50,9 % de l'emprunt vert de 2018 de la région Île-de-France a été consacré au financement des transports en commun et de la mobilité durable., @Wikimedia Commons

BUSINESS CASE

La région Île-de-France se finance tout en vert

Par   Arnaud DUMAS |Publié le 22/07/2019

Les emprunts verts et durables sont devenus la norme pour la région Île-de-France. Du fait de ses nombreux projets liés aux transports durables et à l’éducation, la collectivité territoriale peut désormais se financer uniquement au moyen de la dette responsable. Les investisseurs internationaux répondent présent, du fait de l’expérience acquise par la région depuis 2012, notamment en matière de reporting.

"Nous recourons aujourd’hui exclusivement à de la dette verte", lançait Valérie Pécresse, la présidente de la région Île-de-France, en ouverture d’un colloque sur la finance durable organisé par la région début juillet.
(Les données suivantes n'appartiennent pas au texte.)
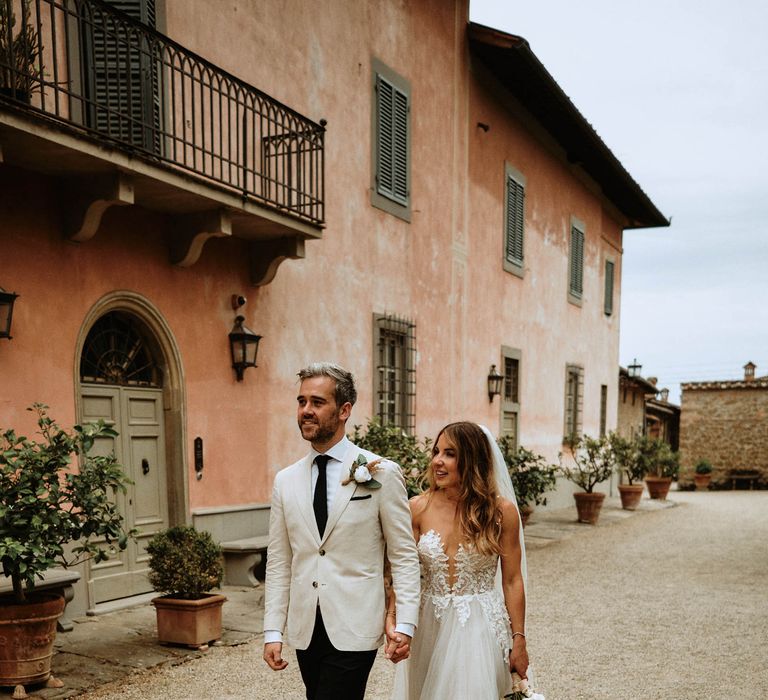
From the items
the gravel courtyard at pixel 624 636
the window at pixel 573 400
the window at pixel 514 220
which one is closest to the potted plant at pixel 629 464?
the window at pixel 573 400

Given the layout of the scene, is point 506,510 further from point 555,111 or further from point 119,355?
point 555,111

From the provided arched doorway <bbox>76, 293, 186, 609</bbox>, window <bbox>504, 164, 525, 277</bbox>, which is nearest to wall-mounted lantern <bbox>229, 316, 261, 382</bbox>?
arched doorway <bbox>76, 293, 186, 609</bbox>

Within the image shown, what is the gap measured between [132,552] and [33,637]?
2.21m

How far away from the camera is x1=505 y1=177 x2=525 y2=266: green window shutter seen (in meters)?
13.9

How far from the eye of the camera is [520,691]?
3080 mm

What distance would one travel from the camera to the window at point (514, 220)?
45.2 ft

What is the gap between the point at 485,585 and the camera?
316cm

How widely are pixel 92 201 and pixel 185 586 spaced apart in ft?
9.67

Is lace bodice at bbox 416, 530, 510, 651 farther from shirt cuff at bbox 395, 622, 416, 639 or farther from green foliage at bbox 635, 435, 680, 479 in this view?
green foliage at bbox 635, 435, 680, 479

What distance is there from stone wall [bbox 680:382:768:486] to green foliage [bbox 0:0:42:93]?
2609 cm

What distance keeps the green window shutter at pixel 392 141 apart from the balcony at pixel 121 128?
229cm

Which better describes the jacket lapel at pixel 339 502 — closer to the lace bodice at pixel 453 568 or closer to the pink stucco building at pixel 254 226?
the lace bodice at pixel 453 568

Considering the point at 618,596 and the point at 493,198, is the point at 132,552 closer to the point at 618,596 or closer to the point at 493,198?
→ the point at 618,596

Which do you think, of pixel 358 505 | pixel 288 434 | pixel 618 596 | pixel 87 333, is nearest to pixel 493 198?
pixel 288 434
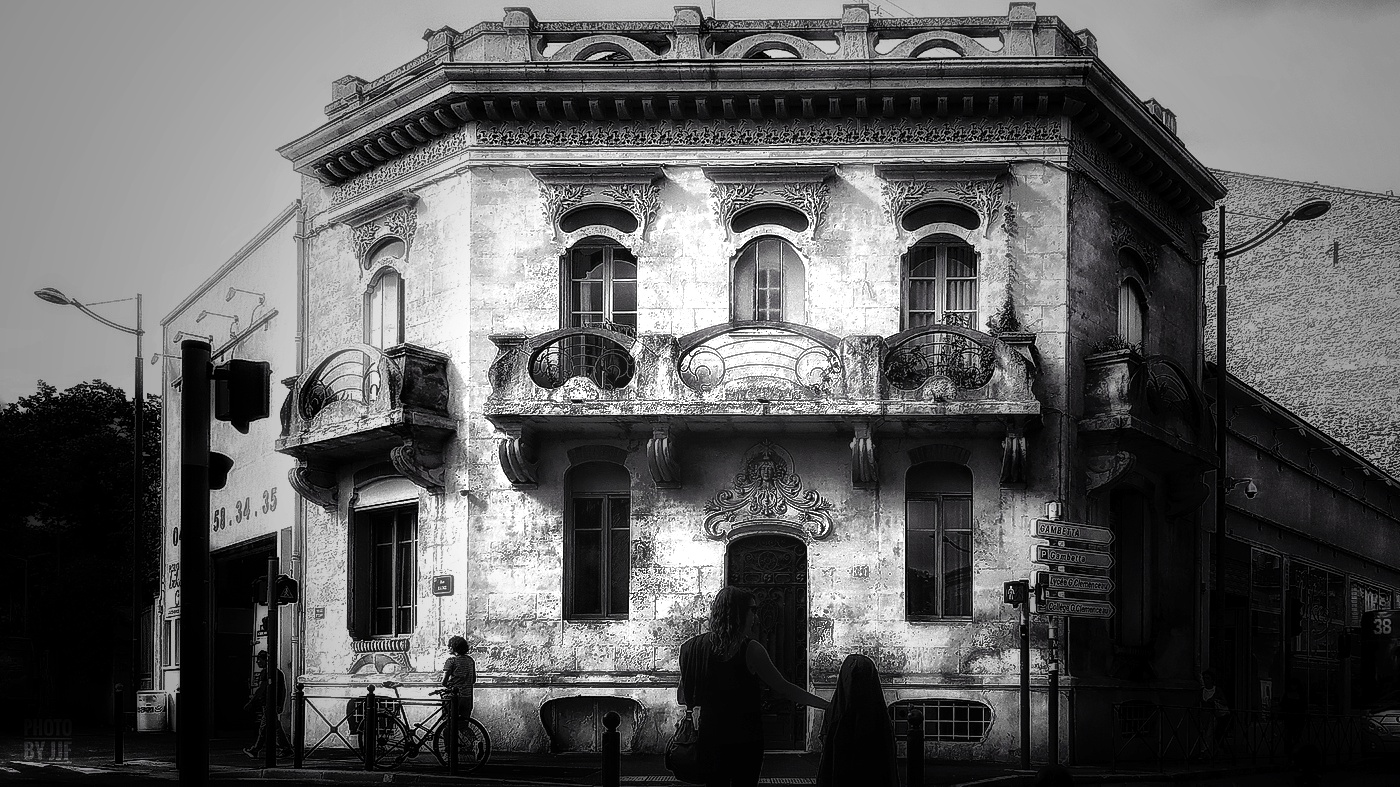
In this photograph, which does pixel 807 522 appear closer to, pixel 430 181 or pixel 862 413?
pixel 862 413

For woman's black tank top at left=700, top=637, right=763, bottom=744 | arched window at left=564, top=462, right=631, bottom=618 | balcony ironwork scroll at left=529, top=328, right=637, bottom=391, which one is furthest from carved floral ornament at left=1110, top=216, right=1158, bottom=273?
woman's black tank top at left=700, top=637, right=763, bottom=744

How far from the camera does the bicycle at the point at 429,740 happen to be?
56.3ft

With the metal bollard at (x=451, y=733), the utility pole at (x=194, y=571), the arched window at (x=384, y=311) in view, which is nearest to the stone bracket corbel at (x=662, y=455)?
the metal bollard at (x=451, y=733)

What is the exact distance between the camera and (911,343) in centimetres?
2025

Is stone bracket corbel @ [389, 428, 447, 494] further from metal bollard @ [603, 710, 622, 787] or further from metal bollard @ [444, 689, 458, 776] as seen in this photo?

La collectivité territoriale, qui s’est lancée parmi les premières sur le marché des Green Bonds en 2012, a fait de la finance durable un axe de sa stratégie d’investissement. "Nous imaginons des solutions durables dans tous les domaines : l’usine 4.0, les transports innovants, les appels d’offres de bus électriques à Paris, etc.", poursuit Valérie Pécresse.
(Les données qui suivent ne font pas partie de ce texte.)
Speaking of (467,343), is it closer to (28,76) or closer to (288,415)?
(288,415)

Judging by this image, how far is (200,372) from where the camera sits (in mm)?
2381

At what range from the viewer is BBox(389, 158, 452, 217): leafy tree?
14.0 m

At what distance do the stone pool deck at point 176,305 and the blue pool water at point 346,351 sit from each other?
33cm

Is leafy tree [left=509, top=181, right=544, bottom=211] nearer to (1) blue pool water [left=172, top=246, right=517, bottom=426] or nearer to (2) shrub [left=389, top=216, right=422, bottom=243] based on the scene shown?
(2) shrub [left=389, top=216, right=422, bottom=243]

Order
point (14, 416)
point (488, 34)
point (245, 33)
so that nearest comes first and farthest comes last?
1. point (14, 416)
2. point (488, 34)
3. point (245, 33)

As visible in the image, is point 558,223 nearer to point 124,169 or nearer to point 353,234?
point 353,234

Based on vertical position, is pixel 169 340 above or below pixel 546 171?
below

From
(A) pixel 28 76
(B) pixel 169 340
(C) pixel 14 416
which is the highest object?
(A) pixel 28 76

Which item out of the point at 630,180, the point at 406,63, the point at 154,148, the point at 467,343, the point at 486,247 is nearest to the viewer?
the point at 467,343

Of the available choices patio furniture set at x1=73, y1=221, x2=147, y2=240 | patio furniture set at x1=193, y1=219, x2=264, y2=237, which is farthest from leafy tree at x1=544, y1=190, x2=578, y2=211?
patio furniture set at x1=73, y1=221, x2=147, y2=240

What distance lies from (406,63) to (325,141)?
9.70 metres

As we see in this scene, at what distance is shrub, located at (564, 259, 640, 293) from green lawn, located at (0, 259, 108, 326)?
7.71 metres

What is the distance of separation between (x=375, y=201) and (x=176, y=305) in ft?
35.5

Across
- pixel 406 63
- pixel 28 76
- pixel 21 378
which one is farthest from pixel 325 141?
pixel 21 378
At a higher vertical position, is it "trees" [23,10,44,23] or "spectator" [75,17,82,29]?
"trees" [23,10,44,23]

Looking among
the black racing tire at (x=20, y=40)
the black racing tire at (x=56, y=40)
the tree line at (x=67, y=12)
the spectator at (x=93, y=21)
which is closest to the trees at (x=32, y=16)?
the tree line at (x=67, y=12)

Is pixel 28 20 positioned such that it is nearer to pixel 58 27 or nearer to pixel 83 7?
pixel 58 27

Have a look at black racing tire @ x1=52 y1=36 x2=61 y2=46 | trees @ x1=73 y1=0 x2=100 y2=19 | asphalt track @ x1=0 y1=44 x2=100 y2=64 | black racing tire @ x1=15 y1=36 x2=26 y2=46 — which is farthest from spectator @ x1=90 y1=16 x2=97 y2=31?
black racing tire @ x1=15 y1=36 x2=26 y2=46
Depuis 2012, la région a émis 3,2 milliards d’euros d’obligations vertes et de placements privés verts, en réalisant pratiquement une opération tous les ans. "Nous avons creusé ce sillon et constitué, depuis, une réelle expertise", assure la présidente de la région. 

Ce sillon, la région ne le creuse pas au hasard. En se positionnant sur ce marché, l’émetteur public a eu accès à de nouveaux partenaires financiers en passant à une moyenne de 25 à 50 investisseurs par émission, issus d’une dizaine de pays. 
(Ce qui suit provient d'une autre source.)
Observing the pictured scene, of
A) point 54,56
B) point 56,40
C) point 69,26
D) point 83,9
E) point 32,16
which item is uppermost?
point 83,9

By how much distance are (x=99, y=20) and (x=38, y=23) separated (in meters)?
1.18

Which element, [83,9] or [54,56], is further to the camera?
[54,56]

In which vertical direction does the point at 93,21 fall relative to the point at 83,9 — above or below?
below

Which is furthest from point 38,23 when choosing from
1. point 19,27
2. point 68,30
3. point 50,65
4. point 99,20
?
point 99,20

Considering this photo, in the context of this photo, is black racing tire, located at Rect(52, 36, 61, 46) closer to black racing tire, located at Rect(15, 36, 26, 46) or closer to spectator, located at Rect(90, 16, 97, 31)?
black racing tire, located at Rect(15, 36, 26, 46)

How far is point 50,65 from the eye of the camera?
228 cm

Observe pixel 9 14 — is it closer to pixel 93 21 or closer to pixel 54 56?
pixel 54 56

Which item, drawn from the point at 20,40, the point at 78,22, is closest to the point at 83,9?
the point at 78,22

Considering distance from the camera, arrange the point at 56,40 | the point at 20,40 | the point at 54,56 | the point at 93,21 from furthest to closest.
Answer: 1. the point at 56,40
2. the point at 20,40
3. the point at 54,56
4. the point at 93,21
Diversification de la base d’investisseurs

"Nous ne sommes plus dépendants des gros investisseurs", se réjouit Paul Bérard, le directeur général adjoint en charge des finances. L’effet prix n’est toutefois pas encore flagrant. "Il est difficile à quantifier, estime Paul Bérard. Mais en période de marché primaire atone, cela facilite l’émission et, quand le marché est dynamique, c’est plutôt un accélérateur.

Pour les investisseurs, la région Île-de-France se révèle particulièrement attractive, du fait du nombre de projets verts à financer d’une part, avec des émissions conséquentes de 500 millions d’euros pour les deux dernières. Mais aussi de son expérience en matière de reporting. "Quand on est structureur de Green Bonds, on est parfois confronté à des collectivités qui n’ont pas les ressources disponibles pour entrer dans le processus de fléchage et de reporting", rappelle Orith Azoulay, la responsable du Hub finance verte et durable de Natixis. L’Île-de-France, du fait de son poids économique, est un cas à part. Les collectivités locales plus petites peuvent difficilement accéder au marché des Green Bonds, réservé à des émissions de plusieurs centaines de millions d’euros.

L’Île-de-France a, par ailleurs, mis en place un processus précis de suivi de ses investissements. L’emprunt vert de 500 millions d’euros, effectué en 2018, a fait l’objet d’un rapport, publié un an après l’émission, retraçant l’affectation des fonds. Cet emprunt a été orienté pour la moitié de la somme aux projets de transports en commun et de mobilité durable, pour 17,6 % à la construction et la rénovation de bâtiments éducatifs, pour 16 % au logement social, le reste se répartissant entre le développement économique et solidaire, les énergies renouvelables, etc.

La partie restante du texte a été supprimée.